You prepare an equilibrium mixture by combining 4.00 mL 0.00129 M Fe3+ with 0.100 mL 0.00582 M SCN-. What is [Fe3+]o for this mixture? Enter the numerical value to 3 significant figures, without units. (You may enter the value using E-format scientific notation, e.g., 1.23×10-4 would be entered as 1.23E-4 -- no spaces, capital E.)

Answer 1

Ans. Step 1: Original solution:

Given, Initial [Fe³⁺] = 0.00129 M                - in its original solution

                        Initial [SCN^-] = 0.00582 M               - in its original solution

Moles of Fe³⁺ in its original solution = Molarity x Volume of solution in liters

                                                = 0.00129 M x 0.004 L                     ; [1 mL = 10^-3 L]

                                                = 5.160 x 10^-6 mol

Moles of SCN^- in its original solution = Molarity x Volume of solution in liters

                                                = 0.00582 M x 0.0001 L                                                                                                                   = 5.820 x 10^-7 mol

Step 2: The mixture

# Final volume of reaction mixture = Vol of original Fe³⁺ soln. + Vol. of original SCN^- soln.

                                                            = 4.000 mL + 0.100 mL

                                                            = 4.100 mL

                                                            = 0.0041

Now,

Initial [Fe³⁺] in mixture = Initial moles of Fe³⁺ / Vol. of reaction mixture in liter

                                    = 5.160 x 10^-6 mol / 0.0041 L

                                    = 1.259 x 10^-3 mol/ L

Hence, initial [Fe³⁺] in reaction mixture = 1.259 x 10^-3 mol/ L

Step 3: The reaction:

Balanced reaction: Fe³⁺(aq) + SCN^-(aq) -------> Fe(SCN)²⁺

Stoichiometry: 1 mol Fe³⁺ reacts with 1 mol SCN^-.

Note that the moles of SCN^- are less than that of Fe³⁺. So, SCN^- is the limiting reactant.

Assuming complete reaction (because equilibrium constant is not mentioned), moles of Fe³⁺ consumed in reaction is equal to the moles of SCN^- (the limiting reactant) present in mixture.

Thus,

            Moles of Fe³⁺ consumed = Moles of SCN^- present in reaction mixture

= 5.820 x 10^-7 mol

Remaining moles of Fe³⁺ = Initial moles of Fe³⁺ - moles of Fe³⁺ consumed in reaction

                                                = 5.16 x 10^-6 mol - 5.820 x 10^-7 mol

                                                = 4.578 x 10^-6 mol

Step 4: [Fe³⁺] at equilibrium

Remaining moles of Fe³⁺ at equilibrium = 4.578 x 10^-6 mol

Final volume of reaction mixture = Vol of original Fe³⁺ soln. + Vol. of original SCN^- soln.
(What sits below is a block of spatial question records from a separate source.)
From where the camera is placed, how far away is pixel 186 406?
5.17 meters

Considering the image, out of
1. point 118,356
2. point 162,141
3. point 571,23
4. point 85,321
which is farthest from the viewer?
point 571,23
                                                            = 4.000 mL + 0.100 mL

                                                            = 4.100 mL

                                                            = 0.0041 L

Now,

[Fe³⁺] at equilibrium = Moles of Fe³⁺ at equilibrium / Vol. of reaction mixture in liter

                                    = 4.578 x 10^-6 mol / 0.0041 L

                                    = 1.117 x 10^-3 mol/ L                                   ; [1 M = 1 mol/ L]

                                    = 1.117 x 10^-3 M

Hence, [Fe³⁺] at equilibrium = 1.117 x 10^-3 M